## Items
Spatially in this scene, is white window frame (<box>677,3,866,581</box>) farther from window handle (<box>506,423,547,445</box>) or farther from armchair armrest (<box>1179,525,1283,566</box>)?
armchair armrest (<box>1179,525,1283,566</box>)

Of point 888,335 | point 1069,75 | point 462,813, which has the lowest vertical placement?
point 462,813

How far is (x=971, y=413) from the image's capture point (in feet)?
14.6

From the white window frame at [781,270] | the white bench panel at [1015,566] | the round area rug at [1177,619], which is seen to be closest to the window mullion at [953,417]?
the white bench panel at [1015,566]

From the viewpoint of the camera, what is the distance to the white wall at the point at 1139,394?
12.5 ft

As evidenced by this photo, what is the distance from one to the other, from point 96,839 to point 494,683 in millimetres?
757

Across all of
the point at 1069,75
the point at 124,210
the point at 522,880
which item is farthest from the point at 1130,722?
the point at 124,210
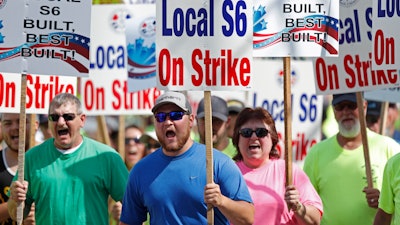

## Task prompt
Write out the material above word for word, from the line containing "As evidenced by" through the end of the material, and leave out the pictures.

## Answer in full
As evidenced by this photo, what is the distance from one to the other, from point 96,839 to point 494,683 in millimetres?
757

Across all of
the point at 1069,75
the point at 124,210
the point at 522,880
which item is farthest from the point at 1130,722?
the point at 124,210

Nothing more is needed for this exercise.